**Yazılı talep**: "Ateşten gömlek ve at gözlüğü" başlıklı köşe yazısından, "ABD, var olduğunu" ifadesini içeren sözcüklerle açılıp "gerilecek ve ısınacak!" ile kapanan bölümü aynen çıkarır mısın?

Köşe Yazıları
Giriş Tarihi : 17-01-2017 10:06   Güncelleme : 17-01-2017 10:06

ateşten gömlek ve at gözlüğü

Ülkedeki siyasi ekonomik ve siyasi gelişmeleri sadece at gözlüğü ile sadece ülke içerisinde olan olaylara bakarak çözemeyiz!

ateşten gömlek ve at gözlüğü

Hele ki; siyasi ve ekonomik gelişmelere bir de güvenlik ile ilgili gelişmeleri ekleyince komşulara, bölgeye ve dünya siyasetine ve buna bağlı gelişmelere bakmak gerek…

***

Kuzeyden başlayalım;

ABD ordusuna ait tank ve diğer zırhlı araçlar, NATO çerçevesinde Polonya, Baltık Devletleri ve Romanya'ya son dönemde konuşlandırıldı.

ABD, var olduğunu iddia ettiği "Rusya tehdidi”ne karşı son askeri sevkiyatı Almanya'nın Baltık Denizi'nde ki Bremerhaven şehrinden yaptı.

ABD'nin Avrupa'ya yaptığı askeri yığınakta, araçların "çöl olmayan bir bölgeye" sahra (çöl) kamuflajlı olarak getirilmesi dikkat çekici!

ABD'nin bölgeye yaptığı askeri yığınağa karşı Rusya, Karadeniz kıyısında ki Rostov'da büyük miktarda tank ve zırhlı aracı hazır tutuyor!

NATO'nun doğu sınırını güçlendirmek amaçlı "Atlantik Kararlılık Operasyonu" için ABD askeri yığınağı Polonya'da 9 ay kalacak!

ABD askeri birliklerin bir bölümü buradan Baltık ülkelerinin yanı sıra Bulgaristan ve Romanya'ya da yönlendirilecek.

Tüm bu gelişmeler gösteriyor ki; 2.Soğuk Savaş dönemi hızla devam ediyor ve Karadeniz, önümüzdeki günlerde gerilecek ve ısınacak!

Ham kayıtlar:
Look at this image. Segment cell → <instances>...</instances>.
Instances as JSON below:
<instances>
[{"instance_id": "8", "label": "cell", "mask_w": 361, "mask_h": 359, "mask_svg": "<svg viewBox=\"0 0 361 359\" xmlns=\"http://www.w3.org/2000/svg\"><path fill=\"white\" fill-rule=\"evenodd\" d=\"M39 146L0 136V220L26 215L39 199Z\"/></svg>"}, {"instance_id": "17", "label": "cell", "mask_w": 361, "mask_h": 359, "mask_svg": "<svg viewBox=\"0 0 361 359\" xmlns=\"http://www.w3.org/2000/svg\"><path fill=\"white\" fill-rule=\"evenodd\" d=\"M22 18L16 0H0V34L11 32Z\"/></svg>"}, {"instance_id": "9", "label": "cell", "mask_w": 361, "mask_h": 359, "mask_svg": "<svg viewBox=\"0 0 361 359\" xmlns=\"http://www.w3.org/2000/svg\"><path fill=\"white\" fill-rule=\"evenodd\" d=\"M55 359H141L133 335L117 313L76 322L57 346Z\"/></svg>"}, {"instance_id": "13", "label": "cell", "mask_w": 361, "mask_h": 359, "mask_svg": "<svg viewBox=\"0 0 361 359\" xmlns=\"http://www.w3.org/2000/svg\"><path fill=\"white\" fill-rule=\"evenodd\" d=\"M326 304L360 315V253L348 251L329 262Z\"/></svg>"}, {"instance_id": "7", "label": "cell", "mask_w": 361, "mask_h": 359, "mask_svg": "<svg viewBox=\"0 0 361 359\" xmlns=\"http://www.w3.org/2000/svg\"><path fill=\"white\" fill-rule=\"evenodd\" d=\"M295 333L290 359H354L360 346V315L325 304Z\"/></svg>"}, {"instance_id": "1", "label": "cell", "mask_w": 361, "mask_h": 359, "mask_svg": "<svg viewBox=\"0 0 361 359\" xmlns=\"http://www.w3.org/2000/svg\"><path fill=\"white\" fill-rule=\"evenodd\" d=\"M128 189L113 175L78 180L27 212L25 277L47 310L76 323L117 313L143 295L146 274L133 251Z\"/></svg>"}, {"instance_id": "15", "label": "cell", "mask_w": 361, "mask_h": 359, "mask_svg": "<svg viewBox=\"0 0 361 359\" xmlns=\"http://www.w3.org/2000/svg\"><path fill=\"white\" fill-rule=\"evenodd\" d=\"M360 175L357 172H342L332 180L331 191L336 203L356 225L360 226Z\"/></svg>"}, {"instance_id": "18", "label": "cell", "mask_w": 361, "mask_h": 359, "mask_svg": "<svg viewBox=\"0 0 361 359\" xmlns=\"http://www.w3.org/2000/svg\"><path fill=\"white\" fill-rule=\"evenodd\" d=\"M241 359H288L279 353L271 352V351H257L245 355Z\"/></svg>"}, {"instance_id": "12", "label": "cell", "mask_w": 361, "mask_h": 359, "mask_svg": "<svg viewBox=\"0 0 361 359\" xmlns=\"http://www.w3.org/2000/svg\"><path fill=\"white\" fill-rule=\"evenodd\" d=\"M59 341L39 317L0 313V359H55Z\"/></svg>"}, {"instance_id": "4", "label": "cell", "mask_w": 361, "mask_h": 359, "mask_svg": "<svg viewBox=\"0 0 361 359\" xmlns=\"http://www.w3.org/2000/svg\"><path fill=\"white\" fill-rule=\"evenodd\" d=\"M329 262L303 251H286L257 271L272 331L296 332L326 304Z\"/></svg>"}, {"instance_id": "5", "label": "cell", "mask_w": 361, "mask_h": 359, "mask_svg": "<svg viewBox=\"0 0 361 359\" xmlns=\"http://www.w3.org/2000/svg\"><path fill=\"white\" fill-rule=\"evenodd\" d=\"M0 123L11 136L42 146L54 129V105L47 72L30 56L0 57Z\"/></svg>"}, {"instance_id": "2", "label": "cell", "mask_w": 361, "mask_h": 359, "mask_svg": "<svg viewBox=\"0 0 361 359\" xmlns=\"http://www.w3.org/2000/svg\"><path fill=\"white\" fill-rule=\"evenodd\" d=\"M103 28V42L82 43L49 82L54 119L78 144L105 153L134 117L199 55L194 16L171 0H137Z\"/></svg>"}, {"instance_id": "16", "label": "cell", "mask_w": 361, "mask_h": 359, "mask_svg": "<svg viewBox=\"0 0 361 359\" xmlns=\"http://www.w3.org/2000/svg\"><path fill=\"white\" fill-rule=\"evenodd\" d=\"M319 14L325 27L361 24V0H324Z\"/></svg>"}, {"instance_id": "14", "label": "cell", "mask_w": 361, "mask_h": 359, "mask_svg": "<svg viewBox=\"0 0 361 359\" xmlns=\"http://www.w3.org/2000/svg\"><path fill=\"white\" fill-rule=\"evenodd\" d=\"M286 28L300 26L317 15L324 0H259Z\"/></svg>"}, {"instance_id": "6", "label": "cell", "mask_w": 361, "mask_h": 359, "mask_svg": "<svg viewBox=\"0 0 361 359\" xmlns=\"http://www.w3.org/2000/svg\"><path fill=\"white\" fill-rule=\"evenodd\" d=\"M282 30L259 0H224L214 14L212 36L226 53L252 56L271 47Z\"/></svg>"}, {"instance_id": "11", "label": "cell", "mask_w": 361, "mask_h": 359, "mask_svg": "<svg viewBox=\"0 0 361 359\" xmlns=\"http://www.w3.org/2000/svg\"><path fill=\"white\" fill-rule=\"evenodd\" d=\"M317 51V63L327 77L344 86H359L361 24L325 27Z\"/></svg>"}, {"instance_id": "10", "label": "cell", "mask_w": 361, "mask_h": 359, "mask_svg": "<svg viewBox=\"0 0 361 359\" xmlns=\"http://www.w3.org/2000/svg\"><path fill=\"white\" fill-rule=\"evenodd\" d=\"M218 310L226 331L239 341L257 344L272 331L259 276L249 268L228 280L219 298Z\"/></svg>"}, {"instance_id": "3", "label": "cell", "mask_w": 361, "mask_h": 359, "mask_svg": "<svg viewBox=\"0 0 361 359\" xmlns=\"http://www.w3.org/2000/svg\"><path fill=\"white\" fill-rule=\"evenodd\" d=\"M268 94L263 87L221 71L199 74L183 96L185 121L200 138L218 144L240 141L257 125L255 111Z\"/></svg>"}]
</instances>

**Çıktı**:
ABD, var olduğunu iddia ettiği "Rusya tehdidi”ne karşı son askeri sevkiyatı Almanya'nın Baltık Denizi'nde ki Bremerhaven şehrinden yaptı.

ABD'nin Avrupa'ya yaptığı askeri yığınakta, araçların "çöl olmayan bir bölgeye" sahra (çöl) kamuflajlı olarak getirilmesi dikkat çekici!

ABD'nin bölgeye yaptığı askeri yığınağa karşı Rusya, Karadeniz kıyısında ki Rostov'da büyük miktarda tank ve zırhlı aracı hazır tutuyor!

NATO'nun doğu sınırını güçlendirmek amaçlı "Atlantik Kararlılık Operasyonu" için ABD askeri yığınağı Polonya'da 9 ay kalacak!

ABD askeri birliklerin bir bölümü buradan Baltık ülkelerinin yanı sıra Bulgaristan ve Romanya'ya da yönlendirilecek.

Tüm bu gelişmeler gösteriyor ki; 2.Soğuk Savaş dönemi hızla devam ediyor ve Karadeniz, önümüzdeki günlerde gerilecek ve ısınacak!